The ceremony begins at noon, when the priest performs the ritual purification, after which the three boats containing the dolls are carried to the shore by women only. Any female participant in the festival is welcome to join in carrying the boat for a certain length of time, as long as they respect the silence taboo – while shouldering the boats, speaking is strictly forbidden. An explanation of this taboo may be the fact that the dolls are not mere old toys to be discarded, but they also represent sacrificial victims who acquire a divine status. In all cultures, the sacrificial victim becomes a messenger to the gods, closer to the sacred than any other participant in the ritual, and thus a character to be revered and worshipped. Once the boats reach the shore, another short purification ritual is performed and then the dolls are cast into the sea.

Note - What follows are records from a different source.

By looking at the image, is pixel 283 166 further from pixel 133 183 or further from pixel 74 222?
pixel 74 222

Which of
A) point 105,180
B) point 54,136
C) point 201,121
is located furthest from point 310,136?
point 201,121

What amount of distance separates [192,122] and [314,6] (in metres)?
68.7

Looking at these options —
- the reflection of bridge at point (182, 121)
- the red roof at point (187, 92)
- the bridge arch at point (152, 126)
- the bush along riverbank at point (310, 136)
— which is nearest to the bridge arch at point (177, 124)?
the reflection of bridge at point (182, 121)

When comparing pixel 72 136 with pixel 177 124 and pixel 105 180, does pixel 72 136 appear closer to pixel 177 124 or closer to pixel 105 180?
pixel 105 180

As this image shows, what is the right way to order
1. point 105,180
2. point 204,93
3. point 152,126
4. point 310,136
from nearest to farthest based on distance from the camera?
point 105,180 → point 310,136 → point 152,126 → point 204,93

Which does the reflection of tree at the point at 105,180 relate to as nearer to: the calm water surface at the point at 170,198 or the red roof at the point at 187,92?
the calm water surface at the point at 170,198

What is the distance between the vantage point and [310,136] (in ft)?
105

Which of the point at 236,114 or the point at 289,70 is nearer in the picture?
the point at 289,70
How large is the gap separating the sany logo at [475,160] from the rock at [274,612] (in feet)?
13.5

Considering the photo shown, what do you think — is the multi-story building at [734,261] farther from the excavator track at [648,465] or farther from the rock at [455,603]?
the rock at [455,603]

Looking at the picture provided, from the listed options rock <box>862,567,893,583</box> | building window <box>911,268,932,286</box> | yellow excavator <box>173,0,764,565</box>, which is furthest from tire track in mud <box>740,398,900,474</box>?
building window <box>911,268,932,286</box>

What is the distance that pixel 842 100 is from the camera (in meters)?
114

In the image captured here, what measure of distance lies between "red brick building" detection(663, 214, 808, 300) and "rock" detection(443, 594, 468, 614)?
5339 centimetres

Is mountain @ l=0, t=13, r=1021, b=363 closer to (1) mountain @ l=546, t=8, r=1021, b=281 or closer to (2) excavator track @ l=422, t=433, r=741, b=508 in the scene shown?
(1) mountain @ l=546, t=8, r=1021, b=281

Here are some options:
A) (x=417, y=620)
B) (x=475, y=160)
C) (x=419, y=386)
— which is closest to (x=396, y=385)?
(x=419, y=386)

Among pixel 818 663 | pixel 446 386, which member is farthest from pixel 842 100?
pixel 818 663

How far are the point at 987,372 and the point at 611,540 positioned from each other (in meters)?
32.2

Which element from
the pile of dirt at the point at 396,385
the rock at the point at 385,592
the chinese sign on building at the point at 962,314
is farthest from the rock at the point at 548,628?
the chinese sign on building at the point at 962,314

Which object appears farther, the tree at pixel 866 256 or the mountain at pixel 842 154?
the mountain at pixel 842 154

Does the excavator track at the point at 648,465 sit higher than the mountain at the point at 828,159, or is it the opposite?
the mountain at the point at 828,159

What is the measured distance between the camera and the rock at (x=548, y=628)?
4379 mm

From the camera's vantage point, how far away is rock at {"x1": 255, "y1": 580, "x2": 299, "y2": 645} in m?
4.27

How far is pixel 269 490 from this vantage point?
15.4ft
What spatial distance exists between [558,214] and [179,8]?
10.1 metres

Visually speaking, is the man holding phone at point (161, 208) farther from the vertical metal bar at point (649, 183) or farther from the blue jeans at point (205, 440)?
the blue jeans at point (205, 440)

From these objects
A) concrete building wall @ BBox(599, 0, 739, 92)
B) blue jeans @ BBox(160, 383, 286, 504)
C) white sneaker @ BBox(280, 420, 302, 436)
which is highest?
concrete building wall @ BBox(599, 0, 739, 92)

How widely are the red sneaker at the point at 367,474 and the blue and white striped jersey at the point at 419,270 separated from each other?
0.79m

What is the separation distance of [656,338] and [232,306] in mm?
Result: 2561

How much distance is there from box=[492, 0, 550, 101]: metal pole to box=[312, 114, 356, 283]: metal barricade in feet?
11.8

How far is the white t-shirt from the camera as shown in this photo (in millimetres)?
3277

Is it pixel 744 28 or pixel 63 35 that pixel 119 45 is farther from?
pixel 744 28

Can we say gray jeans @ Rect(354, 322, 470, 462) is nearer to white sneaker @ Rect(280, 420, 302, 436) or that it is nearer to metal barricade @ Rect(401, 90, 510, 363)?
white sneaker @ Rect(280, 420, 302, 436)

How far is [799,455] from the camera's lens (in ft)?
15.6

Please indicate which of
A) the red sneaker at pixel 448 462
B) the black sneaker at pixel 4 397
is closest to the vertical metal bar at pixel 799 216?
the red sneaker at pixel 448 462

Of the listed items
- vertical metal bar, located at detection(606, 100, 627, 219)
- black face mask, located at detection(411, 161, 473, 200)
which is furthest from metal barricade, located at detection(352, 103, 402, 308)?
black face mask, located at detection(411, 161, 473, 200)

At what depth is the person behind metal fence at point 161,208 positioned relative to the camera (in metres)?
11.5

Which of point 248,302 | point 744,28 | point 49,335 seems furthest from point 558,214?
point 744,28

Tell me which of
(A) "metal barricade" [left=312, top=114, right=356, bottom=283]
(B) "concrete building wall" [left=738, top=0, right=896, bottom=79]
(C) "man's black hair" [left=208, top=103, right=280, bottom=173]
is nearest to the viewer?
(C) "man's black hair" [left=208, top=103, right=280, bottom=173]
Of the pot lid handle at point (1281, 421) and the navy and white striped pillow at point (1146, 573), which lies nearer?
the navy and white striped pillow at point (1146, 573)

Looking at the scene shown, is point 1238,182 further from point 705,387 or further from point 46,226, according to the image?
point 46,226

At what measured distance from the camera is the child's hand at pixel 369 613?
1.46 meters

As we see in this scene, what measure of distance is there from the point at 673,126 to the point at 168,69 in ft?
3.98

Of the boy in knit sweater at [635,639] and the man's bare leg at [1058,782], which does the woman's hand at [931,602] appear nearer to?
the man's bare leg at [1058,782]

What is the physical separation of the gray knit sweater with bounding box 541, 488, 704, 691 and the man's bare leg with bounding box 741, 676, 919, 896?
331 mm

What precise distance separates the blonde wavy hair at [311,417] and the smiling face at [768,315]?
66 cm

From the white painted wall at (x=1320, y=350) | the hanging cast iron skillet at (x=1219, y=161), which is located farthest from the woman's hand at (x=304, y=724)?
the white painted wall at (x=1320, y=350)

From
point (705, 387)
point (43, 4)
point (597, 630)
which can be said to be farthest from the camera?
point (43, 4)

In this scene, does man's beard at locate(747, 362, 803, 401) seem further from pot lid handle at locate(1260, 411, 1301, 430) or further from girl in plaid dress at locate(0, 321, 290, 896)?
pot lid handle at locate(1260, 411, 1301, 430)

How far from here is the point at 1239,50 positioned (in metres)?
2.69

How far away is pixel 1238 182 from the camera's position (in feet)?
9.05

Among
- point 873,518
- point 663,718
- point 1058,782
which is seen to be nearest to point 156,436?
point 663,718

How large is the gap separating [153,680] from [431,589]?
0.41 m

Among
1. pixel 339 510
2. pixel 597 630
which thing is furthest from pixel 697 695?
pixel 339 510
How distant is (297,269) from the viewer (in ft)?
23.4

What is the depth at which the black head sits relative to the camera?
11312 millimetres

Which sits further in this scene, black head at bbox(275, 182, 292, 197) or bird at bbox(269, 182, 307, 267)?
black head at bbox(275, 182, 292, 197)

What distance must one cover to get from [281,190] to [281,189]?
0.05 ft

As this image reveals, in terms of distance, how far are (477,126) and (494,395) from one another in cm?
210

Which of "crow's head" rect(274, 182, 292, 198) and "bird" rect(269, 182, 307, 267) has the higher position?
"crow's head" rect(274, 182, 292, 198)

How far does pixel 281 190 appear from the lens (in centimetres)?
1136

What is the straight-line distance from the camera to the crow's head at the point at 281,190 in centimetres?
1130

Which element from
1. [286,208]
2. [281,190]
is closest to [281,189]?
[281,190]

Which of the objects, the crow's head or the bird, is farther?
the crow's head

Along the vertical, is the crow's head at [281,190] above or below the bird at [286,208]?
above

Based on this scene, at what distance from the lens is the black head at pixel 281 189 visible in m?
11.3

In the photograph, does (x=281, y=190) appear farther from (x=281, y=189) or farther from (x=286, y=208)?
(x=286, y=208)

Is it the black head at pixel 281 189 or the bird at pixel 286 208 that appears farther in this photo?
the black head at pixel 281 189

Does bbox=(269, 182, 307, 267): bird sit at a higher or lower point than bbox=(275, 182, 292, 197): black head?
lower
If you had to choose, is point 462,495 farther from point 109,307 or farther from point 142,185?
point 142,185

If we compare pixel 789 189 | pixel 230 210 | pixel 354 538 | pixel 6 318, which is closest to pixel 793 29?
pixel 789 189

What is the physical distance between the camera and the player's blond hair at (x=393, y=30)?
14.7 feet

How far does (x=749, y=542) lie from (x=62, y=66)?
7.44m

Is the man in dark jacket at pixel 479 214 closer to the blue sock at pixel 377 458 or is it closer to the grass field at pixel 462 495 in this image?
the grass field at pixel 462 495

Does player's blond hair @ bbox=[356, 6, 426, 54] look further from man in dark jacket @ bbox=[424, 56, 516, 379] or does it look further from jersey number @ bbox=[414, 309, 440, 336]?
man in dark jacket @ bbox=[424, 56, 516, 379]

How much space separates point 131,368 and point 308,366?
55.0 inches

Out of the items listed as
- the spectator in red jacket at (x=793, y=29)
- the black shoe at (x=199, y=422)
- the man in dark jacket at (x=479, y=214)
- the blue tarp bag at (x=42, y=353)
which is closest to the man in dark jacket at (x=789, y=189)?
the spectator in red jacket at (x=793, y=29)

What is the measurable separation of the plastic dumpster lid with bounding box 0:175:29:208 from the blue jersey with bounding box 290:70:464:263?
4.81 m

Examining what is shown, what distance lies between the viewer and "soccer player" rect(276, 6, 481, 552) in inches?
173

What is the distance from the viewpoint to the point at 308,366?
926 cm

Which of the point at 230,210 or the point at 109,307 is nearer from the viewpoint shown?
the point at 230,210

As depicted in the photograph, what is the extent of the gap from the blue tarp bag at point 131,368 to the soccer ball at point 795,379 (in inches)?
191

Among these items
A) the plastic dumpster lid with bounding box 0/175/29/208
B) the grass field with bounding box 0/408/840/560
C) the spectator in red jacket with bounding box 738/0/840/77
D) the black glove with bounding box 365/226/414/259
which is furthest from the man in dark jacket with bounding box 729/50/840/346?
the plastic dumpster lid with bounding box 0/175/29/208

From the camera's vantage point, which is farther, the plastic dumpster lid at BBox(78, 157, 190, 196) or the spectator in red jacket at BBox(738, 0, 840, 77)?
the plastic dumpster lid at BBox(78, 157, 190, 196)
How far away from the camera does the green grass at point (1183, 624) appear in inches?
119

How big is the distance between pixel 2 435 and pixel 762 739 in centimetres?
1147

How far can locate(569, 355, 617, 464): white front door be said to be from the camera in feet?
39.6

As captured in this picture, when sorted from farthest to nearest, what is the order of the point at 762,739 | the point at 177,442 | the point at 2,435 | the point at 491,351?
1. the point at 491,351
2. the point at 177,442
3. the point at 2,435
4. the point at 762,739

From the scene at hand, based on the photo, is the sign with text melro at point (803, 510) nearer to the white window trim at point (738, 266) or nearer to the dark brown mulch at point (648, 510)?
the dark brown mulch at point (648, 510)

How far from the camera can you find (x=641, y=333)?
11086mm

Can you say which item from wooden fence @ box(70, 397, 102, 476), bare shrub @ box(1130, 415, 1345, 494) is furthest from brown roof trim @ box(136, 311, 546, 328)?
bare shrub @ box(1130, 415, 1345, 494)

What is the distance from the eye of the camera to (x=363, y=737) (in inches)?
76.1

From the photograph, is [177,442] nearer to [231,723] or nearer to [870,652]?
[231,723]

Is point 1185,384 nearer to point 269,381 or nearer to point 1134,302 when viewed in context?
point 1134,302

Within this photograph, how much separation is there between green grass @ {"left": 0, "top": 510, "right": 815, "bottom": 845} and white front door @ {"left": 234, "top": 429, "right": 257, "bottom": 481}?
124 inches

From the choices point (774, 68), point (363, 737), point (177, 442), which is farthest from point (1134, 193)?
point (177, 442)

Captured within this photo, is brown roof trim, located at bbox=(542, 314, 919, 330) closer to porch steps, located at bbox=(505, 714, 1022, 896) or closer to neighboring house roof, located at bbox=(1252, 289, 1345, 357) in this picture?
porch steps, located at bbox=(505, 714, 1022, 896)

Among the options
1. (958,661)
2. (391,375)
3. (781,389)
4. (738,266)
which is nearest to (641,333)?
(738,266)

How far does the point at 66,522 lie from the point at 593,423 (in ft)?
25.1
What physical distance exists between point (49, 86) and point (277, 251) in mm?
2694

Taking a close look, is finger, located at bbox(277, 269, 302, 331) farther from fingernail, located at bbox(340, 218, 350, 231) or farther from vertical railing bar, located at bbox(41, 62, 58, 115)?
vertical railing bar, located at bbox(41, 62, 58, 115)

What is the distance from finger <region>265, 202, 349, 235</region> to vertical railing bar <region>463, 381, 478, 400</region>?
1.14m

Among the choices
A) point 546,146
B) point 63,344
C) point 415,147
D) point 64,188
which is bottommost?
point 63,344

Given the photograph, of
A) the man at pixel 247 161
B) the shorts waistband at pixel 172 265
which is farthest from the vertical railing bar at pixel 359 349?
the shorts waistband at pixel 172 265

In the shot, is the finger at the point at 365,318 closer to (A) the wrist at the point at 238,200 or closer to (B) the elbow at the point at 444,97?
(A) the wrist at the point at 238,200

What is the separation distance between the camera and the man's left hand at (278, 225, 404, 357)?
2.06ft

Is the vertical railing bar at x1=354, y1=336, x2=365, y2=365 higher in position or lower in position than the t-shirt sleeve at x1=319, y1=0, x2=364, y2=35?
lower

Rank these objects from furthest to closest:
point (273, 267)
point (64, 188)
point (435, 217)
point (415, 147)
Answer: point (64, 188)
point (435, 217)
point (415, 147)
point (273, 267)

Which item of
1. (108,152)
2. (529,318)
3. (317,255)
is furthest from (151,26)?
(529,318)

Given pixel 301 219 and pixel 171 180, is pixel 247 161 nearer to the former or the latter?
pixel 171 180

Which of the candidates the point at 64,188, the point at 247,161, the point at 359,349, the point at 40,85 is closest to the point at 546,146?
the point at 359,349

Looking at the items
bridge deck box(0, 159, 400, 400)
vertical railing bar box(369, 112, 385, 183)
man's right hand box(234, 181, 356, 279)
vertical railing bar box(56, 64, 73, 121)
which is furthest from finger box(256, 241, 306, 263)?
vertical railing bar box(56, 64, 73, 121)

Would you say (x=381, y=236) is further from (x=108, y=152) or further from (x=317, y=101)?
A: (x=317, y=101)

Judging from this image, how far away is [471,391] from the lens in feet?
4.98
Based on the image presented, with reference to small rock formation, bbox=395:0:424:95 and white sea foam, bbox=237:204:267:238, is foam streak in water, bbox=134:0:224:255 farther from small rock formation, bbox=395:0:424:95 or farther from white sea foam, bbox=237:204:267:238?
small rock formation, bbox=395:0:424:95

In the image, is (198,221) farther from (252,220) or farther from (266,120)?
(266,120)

In the old times, apparently children were supposed to weep while bidding their farewell to the dolls, thus emphasizing once more their divine status, but nowadays the weeping has been replaced with a song performed by girls from the local kindergarten. The ritual significance of this ceremony becomes evident if we consider the fact that not only the floating dolls, but also the dolls from the house displays are viewed as a link with the sacred world; they are often seen as yorishiro— the temporary abode of the gods who descend to bless the house and the girls within. 

The Hina Matsuri itself represents a unique celebration of fertility, that which is budding both in the recently awakened nature and in the little girls, symbolized by the peach blossoms; it is an occasion to renew the bonds with the natural world and to have yet another glimpse into the sacred, through the ephemeral gate opened by the floating dolls.